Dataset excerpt
....
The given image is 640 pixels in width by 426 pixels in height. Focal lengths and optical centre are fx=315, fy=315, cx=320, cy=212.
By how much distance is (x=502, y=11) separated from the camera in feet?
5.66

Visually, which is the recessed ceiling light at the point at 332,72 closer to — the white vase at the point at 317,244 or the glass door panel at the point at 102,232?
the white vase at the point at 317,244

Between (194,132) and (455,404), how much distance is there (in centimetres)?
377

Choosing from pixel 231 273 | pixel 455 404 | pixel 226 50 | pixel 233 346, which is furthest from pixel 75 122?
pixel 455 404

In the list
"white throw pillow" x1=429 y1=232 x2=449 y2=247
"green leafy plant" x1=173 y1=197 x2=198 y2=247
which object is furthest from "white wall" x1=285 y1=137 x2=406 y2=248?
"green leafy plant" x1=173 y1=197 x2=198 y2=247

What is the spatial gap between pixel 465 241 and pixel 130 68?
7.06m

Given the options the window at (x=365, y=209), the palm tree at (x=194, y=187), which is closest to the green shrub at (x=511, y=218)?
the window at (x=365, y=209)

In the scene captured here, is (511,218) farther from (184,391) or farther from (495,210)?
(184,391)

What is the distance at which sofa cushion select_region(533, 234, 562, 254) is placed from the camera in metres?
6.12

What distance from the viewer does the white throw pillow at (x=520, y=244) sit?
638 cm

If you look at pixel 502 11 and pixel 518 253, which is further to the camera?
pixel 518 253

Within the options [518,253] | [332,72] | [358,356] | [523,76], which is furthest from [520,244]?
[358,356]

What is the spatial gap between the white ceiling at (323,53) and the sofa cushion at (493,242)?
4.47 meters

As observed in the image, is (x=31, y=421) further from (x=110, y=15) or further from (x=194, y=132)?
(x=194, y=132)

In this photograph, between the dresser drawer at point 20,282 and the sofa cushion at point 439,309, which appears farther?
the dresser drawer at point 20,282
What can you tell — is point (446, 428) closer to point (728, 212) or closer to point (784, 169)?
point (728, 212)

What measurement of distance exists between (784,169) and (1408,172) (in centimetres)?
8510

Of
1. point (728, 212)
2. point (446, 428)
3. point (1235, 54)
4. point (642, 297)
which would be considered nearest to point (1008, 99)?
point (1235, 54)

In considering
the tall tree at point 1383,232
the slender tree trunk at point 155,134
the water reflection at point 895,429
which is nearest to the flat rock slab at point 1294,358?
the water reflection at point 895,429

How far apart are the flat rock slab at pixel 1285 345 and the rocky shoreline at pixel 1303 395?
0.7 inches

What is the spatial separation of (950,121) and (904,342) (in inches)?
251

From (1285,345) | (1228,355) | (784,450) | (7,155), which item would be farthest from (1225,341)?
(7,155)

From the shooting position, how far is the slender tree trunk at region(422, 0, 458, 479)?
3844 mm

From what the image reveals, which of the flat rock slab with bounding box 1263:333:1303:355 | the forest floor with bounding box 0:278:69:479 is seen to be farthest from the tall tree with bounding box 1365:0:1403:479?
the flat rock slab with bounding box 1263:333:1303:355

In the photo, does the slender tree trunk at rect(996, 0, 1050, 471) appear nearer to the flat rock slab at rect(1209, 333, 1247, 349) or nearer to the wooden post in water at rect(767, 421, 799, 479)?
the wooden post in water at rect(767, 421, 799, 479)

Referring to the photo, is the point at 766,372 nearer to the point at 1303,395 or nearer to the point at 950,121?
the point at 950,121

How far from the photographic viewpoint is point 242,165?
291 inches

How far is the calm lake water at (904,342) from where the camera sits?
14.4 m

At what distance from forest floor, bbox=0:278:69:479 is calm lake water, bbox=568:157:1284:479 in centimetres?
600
....
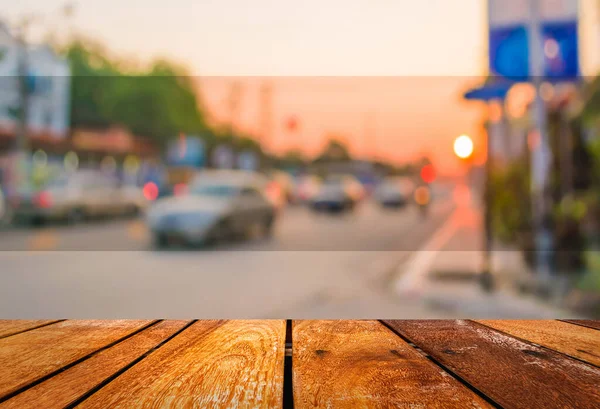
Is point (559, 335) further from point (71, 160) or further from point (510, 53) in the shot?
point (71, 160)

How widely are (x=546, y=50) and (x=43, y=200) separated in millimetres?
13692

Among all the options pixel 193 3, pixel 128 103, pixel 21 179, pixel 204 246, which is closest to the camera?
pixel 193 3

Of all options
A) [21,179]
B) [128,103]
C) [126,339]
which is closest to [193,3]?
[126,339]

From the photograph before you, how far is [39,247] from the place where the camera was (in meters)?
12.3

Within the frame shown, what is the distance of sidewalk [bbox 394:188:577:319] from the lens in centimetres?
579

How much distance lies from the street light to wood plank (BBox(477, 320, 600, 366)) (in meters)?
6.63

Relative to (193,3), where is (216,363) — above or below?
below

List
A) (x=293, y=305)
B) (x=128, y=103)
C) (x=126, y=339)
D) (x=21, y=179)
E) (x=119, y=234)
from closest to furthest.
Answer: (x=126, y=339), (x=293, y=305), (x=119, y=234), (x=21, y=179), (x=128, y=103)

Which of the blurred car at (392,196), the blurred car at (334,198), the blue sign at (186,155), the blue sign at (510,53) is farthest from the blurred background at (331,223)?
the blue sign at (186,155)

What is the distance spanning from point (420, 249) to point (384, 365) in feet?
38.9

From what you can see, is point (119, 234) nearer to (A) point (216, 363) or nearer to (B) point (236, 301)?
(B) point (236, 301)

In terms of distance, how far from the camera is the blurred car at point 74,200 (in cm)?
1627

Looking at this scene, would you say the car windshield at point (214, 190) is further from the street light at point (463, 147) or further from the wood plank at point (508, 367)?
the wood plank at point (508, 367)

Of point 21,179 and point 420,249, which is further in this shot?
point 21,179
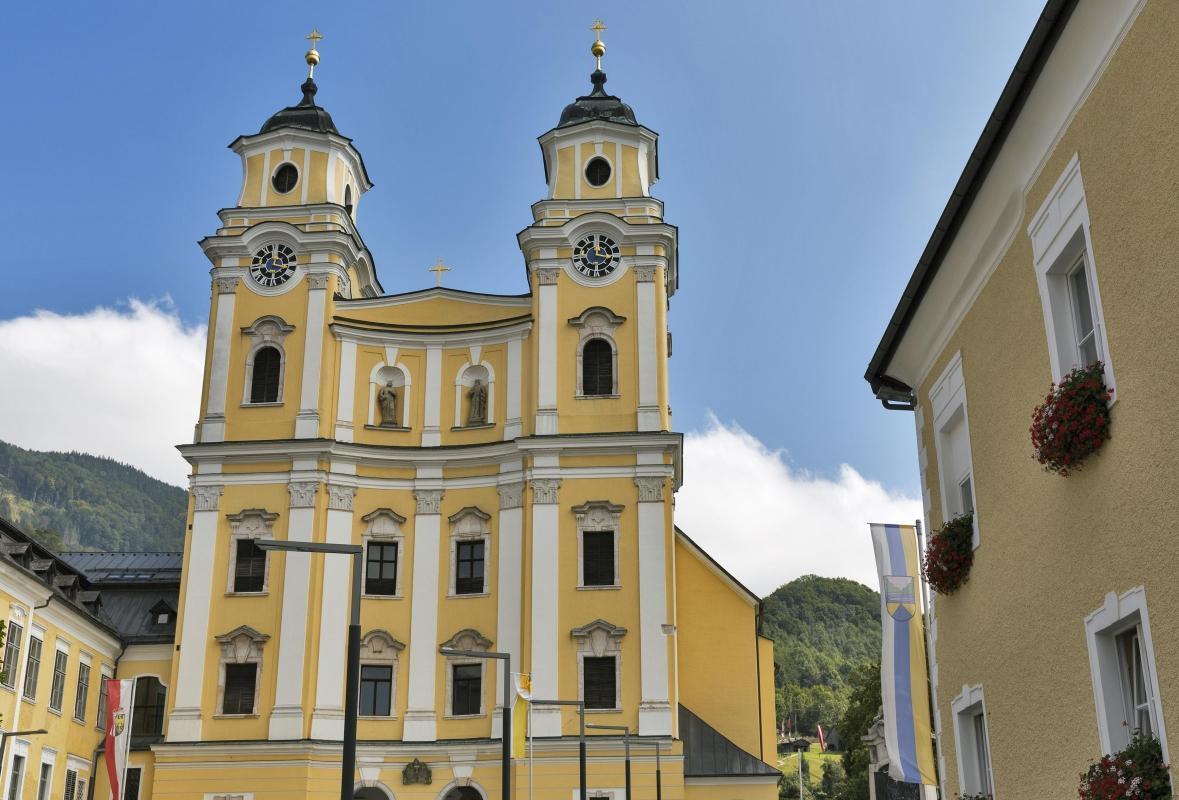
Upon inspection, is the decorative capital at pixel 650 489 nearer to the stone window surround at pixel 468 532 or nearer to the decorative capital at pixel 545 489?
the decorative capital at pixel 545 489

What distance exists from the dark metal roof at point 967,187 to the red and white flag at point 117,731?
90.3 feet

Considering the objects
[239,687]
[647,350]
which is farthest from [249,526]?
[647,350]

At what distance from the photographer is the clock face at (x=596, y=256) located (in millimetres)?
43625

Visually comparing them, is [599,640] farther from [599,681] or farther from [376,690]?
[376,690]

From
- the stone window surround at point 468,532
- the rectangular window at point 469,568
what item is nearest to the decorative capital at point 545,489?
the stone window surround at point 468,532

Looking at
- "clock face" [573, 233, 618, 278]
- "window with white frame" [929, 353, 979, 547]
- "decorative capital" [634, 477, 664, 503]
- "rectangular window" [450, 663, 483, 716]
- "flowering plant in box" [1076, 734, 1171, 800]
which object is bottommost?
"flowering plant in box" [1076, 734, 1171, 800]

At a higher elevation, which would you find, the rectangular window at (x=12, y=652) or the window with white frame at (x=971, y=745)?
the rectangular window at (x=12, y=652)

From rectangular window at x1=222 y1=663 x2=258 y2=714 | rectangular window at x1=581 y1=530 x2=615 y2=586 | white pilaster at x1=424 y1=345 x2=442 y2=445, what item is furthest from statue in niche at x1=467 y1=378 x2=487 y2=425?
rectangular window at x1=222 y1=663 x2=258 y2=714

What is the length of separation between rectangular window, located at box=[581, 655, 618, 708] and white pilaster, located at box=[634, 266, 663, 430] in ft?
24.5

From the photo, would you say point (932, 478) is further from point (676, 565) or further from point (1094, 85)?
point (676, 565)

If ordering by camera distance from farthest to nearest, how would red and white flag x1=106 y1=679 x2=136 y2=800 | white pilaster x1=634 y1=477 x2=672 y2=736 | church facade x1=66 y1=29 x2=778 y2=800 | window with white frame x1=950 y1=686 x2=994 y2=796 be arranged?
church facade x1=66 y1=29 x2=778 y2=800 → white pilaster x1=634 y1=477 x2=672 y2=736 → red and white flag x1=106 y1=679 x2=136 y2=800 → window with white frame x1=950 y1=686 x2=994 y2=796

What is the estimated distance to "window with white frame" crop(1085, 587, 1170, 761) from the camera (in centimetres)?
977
....
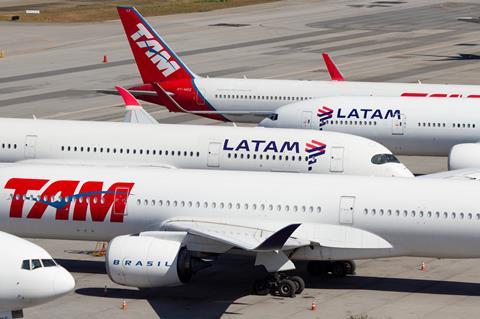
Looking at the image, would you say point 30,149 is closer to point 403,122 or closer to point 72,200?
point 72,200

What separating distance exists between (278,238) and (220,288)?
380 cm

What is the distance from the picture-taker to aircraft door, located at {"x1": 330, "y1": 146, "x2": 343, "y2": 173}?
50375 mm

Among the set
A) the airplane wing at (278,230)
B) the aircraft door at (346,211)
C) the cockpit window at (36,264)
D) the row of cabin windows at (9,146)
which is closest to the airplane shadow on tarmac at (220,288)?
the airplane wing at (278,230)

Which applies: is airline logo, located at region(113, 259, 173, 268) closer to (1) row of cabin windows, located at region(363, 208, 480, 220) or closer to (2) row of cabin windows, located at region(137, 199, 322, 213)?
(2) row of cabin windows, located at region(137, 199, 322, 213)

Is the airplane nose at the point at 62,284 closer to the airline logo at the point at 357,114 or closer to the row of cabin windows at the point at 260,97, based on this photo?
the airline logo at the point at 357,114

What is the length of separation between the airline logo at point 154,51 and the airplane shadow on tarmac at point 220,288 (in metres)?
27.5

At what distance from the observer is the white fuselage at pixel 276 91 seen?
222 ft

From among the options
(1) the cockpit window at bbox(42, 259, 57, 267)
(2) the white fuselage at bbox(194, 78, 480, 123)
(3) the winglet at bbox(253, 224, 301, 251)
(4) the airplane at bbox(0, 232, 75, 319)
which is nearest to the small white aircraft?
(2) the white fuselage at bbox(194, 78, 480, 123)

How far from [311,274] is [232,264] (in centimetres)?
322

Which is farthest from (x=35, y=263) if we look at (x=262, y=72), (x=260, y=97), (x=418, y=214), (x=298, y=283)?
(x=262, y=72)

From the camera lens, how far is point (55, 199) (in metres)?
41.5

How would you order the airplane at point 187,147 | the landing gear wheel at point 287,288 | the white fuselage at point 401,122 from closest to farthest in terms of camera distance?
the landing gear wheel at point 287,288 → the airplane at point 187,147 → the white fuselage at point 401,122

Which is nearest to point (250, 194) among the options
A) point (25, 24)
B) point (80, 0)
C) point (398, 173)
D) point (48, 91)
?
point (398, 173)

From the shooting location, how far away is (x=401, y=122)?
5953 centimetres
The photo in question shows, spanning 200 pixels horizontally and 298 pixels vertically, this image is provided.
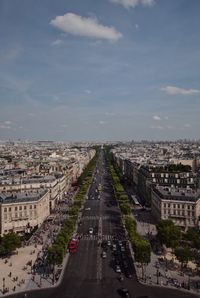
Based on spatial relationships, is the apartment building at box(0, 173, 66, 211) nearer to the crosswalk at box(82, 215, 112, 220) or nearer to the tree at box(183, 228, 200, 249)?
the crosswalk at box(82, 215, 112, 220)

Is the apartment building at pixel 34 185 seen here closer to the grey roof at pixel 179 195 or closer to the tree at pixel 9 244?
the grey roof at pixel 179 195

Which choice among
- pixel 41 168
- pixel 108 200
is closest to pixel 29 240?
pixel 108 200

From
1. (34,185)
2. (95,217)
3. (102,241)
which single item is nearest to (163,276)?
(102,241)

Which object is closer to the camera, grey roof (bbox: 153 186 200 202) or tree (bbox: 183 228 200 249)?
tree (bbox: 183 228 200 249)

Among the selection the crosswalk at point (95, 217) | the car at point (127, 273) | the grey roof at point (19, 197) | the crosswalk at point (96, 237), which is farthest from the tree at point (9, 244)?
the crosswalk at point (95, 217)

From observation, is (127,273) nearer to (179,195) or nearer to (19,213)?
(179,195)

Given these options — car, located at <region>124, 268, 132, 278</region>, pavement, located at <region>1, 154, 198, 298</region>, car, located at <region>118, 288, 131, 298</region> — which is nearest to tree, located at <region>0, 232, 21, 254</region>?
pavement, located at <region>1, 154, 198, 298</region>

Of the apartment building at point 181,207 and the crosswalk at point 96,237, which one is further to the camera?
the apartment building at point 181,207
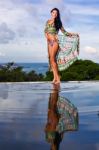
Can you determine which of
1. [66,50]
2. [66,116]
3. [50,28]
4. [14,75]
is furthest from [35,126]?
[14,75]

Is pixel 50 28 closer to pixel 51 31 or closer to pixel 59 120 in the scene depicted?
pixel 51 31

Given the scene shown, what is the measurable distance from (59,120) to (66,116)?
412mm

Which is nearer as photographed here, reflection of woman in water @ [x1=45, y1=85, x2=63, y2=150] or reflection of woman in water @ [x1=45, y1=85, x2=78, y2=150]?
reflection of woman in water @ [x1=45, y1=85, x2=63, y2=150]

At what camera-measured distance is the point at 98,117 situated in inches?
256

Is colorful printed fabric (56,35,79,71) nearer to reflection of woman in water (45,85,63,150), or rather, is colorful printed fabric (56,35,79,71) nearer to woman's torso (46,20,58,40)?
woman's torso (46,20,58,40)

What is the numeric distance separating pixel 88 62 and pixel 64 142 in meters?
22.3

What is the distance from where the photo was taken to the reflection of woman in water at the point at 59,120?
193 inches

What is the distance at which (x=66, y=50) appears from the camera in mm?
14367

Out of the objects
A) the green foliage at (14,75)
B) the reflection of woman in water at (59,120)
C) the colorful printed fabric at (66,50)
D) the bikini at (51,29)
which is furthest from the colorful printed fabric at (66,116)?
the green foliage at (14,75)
....
Report every line of the material above that contains the word "post", treating uppercase and lowercase as distinct.

### Answer
In the photo, does the slender tree trunk at rect(996, 0, 1050, 471) appear nearer to the flat rock slab at rect(1209, 333, 1247, 349) or nearer to the wooden post in water at rect(767, 421, 799, 479)?
the wooden post in water at rect(767, 421, 799, 479)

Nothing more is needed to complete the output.